*** Begin section ***

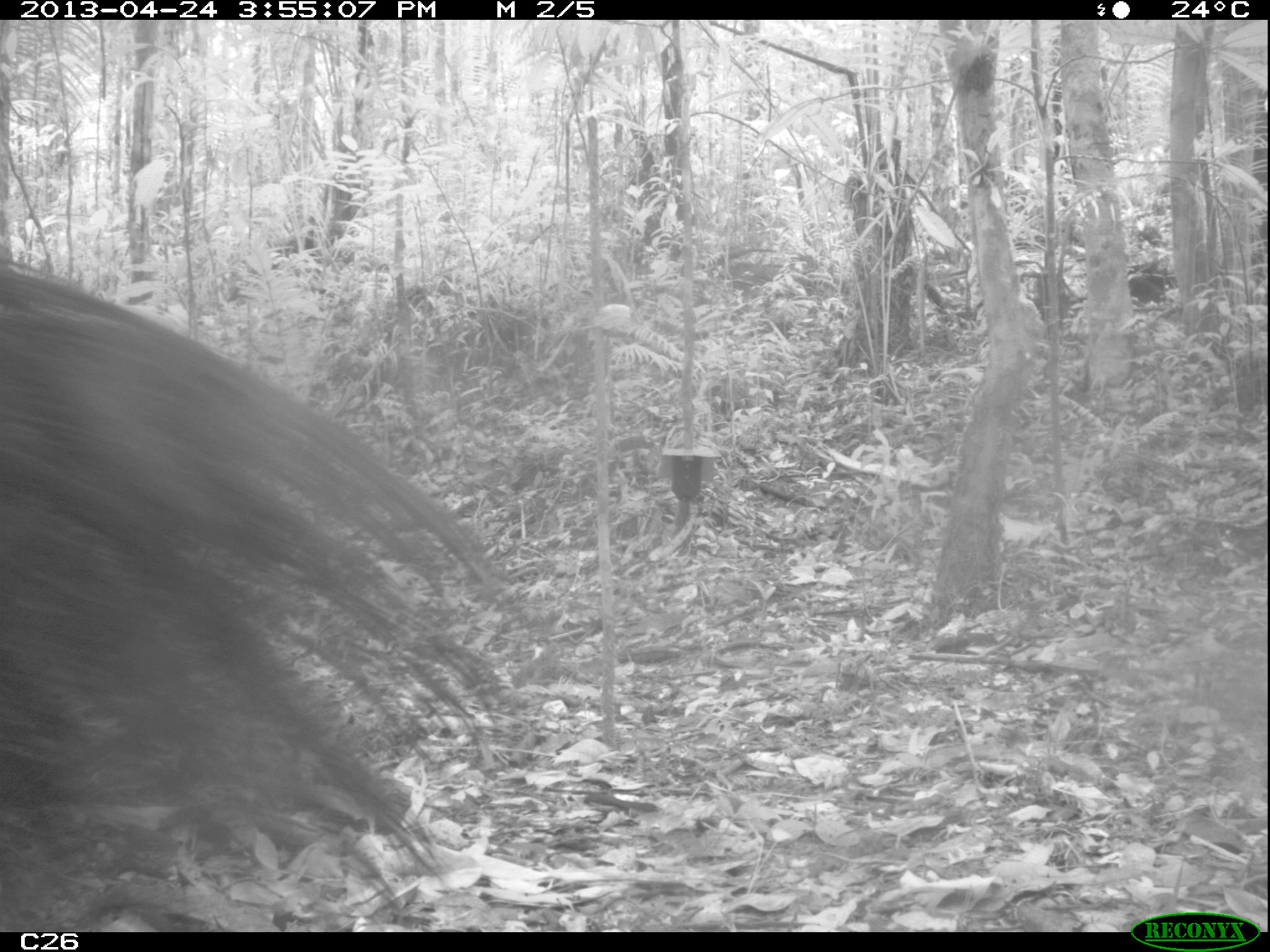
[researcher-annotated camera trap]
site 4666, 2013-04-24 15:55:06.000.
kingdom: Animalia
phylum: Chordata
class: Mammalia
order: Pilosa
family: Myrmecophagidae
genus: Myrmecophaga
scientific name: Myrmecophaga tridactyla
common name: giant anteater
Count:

*** End section ***

■ **Exercise**: Without the pictures, restate all the entries above exactly.

■ **Written solution**:
[researcher-annotated camera trap]
site 4666, 2013-04-24 15:55:06.000.
kingdom: Animalia
phylum: Chordata
class: Mammalia
order: Pilosa
family: Myrmecophagidae
genus: Myrmecophaga
scientific name: Myrmecophaga tridactyla
common name: giant anteater
Count:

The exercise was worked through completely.